#### Provided records:

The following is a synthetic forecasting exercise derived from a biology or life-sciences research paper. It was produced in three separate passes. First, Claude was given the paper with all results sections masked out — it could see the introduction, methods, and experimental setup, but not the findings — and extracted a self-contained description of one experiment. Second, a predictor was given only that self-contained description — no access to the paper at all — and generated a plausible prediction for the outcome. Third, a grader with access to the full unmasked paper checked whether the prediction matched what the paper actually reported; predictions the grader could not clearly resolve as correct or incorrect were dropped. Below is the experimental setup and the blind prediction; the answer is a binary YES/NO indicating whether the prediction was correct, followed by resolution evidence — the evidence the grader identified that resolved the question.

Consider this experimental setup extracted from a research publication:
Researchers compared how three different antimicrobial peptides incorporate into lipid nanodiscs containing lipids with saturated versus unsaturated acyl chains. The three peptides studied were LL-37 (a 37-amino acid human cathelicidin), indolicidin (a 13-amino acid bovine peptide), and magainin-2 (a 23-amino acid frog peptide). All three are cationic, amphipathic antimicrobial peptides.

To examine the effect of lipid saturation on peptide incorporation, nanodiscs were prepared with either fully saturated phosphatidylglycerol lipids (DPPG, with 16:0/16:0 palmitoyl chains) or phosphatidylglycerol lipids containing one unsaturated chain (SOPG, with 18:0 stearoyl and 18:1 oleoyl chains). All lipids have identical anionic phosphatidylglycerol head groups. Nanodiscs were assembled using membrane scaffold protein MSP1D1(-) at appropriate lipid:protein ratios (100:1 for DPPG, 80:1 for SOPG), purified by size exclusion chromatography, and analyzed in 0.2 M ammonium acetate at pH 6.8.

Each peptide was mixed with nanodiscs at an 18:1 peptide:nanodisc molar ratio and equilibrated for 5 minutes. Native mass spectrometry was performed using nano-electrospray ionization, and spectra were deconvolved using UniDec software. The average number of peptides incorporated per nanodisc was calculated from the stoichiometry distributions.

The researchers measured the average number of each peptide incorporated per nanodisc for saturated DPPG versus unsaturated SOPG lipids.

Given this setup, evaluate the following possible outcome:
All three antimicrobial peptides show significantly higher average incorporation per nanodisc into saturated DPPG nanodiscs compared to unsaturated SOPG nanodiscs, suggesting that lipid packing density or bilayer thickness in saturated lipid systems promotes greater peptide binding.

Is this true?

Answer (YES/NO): NO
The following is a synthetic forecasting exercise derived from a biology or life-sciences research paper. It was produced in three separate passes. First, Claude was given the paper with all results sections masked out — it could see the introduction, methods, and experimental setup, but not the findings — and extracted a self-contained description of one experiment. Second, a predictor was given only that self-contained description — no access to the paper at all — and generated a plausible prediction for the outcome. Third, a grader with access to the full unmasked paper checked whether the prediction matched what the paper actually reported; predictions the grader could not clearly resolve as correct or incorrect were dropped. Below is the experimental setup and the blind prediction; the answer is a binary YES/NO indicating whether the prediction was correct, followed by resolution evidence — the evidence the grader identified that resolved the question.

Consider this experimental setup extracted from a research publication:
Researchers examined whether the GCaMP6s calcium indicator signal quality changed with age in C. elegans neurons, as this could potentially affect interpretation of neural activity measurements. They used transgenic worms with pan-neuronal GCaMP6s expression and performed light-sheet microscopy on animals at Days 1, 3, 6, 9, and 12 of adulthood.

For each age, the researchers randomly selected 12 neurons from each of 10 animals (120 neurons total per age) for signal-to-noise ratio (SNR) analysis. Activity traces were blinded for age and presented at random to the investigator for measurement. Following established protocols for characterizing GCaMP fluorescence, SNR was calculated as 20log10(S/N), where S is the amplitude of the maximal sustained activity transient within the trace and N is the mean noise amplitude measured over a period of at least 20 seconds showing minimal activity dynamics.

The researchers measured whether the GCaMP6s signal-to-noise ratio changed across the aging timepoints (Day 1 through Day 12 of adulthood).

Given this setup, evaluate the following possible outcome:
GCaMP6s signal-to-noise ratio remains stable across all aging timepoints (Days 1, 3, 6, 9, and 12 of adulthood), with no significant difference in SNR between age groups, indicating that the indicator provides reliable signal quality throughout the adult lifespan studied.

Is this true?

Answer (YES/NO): YES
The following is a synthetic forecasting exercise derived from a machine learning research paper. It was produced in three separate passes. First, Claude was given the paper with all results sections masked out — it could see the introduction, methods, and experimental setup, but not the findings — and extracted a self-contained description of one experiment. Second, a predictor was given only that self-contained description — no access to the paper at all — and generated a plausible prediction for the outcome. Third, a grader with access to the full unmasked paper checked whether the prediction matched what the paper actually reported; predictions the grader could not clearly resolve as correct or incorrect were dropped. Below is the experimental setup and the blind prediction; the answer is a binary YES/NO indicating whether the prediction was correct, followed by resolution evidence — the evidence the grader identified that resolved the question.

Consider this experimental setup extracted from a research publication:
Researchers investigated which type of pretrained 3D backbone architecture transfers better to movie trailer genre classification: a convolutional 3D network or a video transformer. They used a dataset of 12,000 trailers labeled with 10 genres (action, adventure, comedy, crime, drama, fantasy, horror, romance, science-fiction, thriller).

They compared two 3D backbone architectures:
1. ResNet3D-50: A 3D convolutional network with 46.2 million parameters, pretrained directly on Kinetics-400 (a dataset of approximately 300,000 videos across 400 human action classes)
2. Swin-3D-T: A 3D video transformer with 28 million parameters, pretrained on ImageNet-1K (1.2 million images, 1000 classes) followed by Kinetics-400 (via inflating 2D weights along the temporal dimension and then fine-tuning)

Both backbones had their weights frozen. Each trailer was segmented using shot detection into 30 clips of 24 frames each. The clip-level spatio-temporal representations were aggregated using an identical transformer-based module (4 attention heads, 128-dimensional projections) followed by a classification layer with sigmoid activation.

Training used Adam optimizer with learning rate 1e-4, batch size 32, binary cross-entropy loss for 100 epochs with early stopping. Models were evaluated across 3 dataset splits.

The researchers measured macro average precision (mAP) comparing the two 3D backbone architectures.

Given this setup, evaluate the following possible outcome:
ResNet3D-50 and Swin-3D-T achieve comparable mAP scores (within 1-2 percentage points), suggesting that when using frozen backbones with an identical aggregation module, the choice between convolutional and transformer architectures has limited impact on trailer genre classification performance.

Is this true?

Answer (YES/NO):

#### Task requirements:
Copy each entry above exactly, leaving nothing out.

#### Exercise solution:
The following is a synthetic forecasting exercise derived from a biology or life-sciences research paper. It was produced in three separate passes. First, Claude was given the paper with all results sections masked out — it could see the introduction, methods, and experimental setup, but not the findings — and extracted a self-contained description of one experiment. Second, a predictor was given only that self-contained description — no access to the paper at all — and generated a plausible prediction for the outcome. Third, a grader with access to the full unmasked paper checked whether the prediction matched what the paper actually reported; predictions the grader could not clearly resolve as correct or incorrect were dropped. Below is the experimental setup and the blind prediction; the answer is a binary YES/NO indicating whether the prediction was correct, followed by resolution evidence — the evidence the grader identified that resolved the question.

Consider this experimental setup extracted from a research publication:
Researchers compared how three different antimicrobial peptides incorporate into lipid nanodiscs containing lipids with saturated versus unsaturated acyl chains. The three peptides studied were LL-37 (a 37-amino acid human cathelicidin), indolicidin (a 13-amino acid bovine peptide), and magainin-2 (a 23-amino acid frog peptide). All three are cationic, amphipathic antimicrobial peptides.

To examine the effect of lipid saturation on peptide incorporation, nanodiscs were prepared with either fully saturated phosphatidylglycerol lipids (DPPG, with 16:0/16:0 palmitoyl chains) or phosphatidylglycerol lipids containing one unsaturated chain (SOPG, with 18:0 stearoyl and 18:1 oleoyl chains). All lipids have identical anionic phosphatidylglycerol head groups. Nanodiscs were assembled using membrane scaffold protein MSP1D1(-) at appropriate lipid:protein ratios (100:1 for DPPG, 80:1 for SOPG), purified by size exclusion chromatography, and analyzed in 0.2 M ammonium acetate at pH 6.8.

Each peptide was mixed with nanodiscs at an 18:1 peptide:nanodisc molar ratio and equilibrated for 5 minutes. Native mass spectrometry was performed using nano-electrospray ionization, and spectra were deconvolved using UniDec software. The average number of peptides incorporated per nanodisc was calculated from the stoichiometry distributions.

The researchers measured the average number of each peptide incorporated per nanodisc for saturated DPPG versus unsaturated SOPG lipids.

Given this setup, evaluate the following possible outcome:
All three antimicrobial peptides show significantly higher average incorporation per nanodisc into saturated DPPG nanodiscs compared to unsaturated SOPG nanodiscs, suggesting that lipid packing density or bilayer thickness in saturated lipid systems promotes greater peptide binding.

Is this true?

Answer (YES/NO): NO
The following is a synthetic forecasting exercise derived from a biology or life-sciences research paper. It was produced in three separate passes. First, Claude was given the paper with all results sections masked out — it could see the introduction, methods, and experimental setup, but not the findings — and extracted a self-contained description of one experiment. Second, a predictor was given only that self-contained description — no access to the paper at all — and generated a plausible prediction for the outcome. Third, a grader with access to the full unmasked paper checked whether the prediction matched what the paper actually reported; predictions the grader could not clearly resolve as correct or incorrect were dropped. Below is the experimental setup and the blind prediction; the answer is a binary YES/NO indicating whether the prediction was correct, followed by resolution evidence — the evidence the grader identified that resolved the question.

Consider this experimental setup extracted from a research publication:
Researchers examined whether the GCaMP6s calcium indicator signal quality changed with age in C. elegans neurons, as this could potentially affect interpretation of neural activity measurements. They used transgenic worms with pan-neuronal GCaMP6s expression and performed light-sheet microscopy on animals at Days 1, 3, 6, 9, and 12 of adulthood.

For each age, the researchers randomly selected 12 neurons from each of 10 animals (120 neurons total per age) for signal-to-noise ratio (SNR) analysis. Activity traces were blinded for age and presented at random to the investigator for measurement. Following established protocols for characterizing GCaMP fluorescence, SNR was calculated as 20log10(S/N), where S is the amplitude of the maximal sustained activity transient within the trace and N is the mean noise amplitude measured over a period of at least 20 seconds showing minimal activity dynamics.

The researchers measured whether the GCaMP6s signal-to-noise ratio changed across the aging timepoints (Day 1 through Day 12 of adulthood).

Given this setup, evaluate the following possible outcome:
GCaMP6s signal-to-noise ratio remains stable across all aging timepoints (Days 1, 3, 6, 9, and 12 of adulthood), with no significant difference in SNR between age groups, indicating that the indicator provides reliable signal quality throughout the adult lifespan studied.

Is this true?

Answer (YES/NO): YES
The following is a synthetic forecasting exercise derived from a machine learning research paper. It was produced in three separate passes. First, Claude was given the paper with all results sections masked out — it could see the introduction, methods, and experimental setup, but not the findings — and extracted a self-contained description of one experiment. Second, a predictor was given only that self-contained description — no access to the paper at all — and generated a plausible prediction for the outcome. Third, a grader with access to the full unmasked paper checked whether the prediction matched what the paper actually reported; predictions the grader could not clearly resolve as correct or incorrect were dropped. Below is the experimental setup and the blind prediction; the answer is a binary YES/NO indicating whether the prediction was correct, followed by resolution evidence — the evidence the grader identified that resolved the question.

Consider this experimental setup extracted from a research publication:
Researchers investigated which type of pretrained 3D backbone architecture transfers better to movie trailer genre classification: a convolutional 3D network or a video transformer. They used a dataset of 12,000 trailers labeled with 10 genres (action, adventure, comedy, crime, drama, fantasy, horror, romance, science-fiction, thriller).

They compared two 3D backbone architectures:
1. ResNet3D-50: A 3D convolutional network with 46.2 million parameters, pretrained directly on Kinetics-400 (a dataset of approximately 300,000 videos across 400 human action classes)
2. Swin-3D-T: A 3D video transformer with 28 million parameters, pretrained on ImageNet-1K (1.2 million images, 1000 classes) followed by Kinetics-400 (via inflating 2D weights along the temporal dimension and then fine-tuning)

Both backbones had their weights frozen. Each trailer was segmented using shot detection into 30 clips of 24 frames each. The clip-level spatio-temporal representations were aggregated using an identical transformer-based module (4 attention heads, 128-dimensional projections) followed by a classification layer with sigmoid activation.

Training used Adam optimizer with learning rate 1e-4, batch size 32, binary cross-entropy loss for 100 epochs with early stopping. Models were evaluated across 3 dataset splits.

The researchers measured macro average precision (mAP) comparing the two 3D backbone architectures.

Given this setup, evaluate the following possible outcome:
ResNet3D-50 and Swin-3D-T achieve comparable mAP scores (within 1-2 percentage points), suggesting that when using frozen backbones with an identical aggregation module, the choice between convolutional and transformer architectures has limited impact on trailer genre classification performance.

Is this true?

Answer (YES/NO):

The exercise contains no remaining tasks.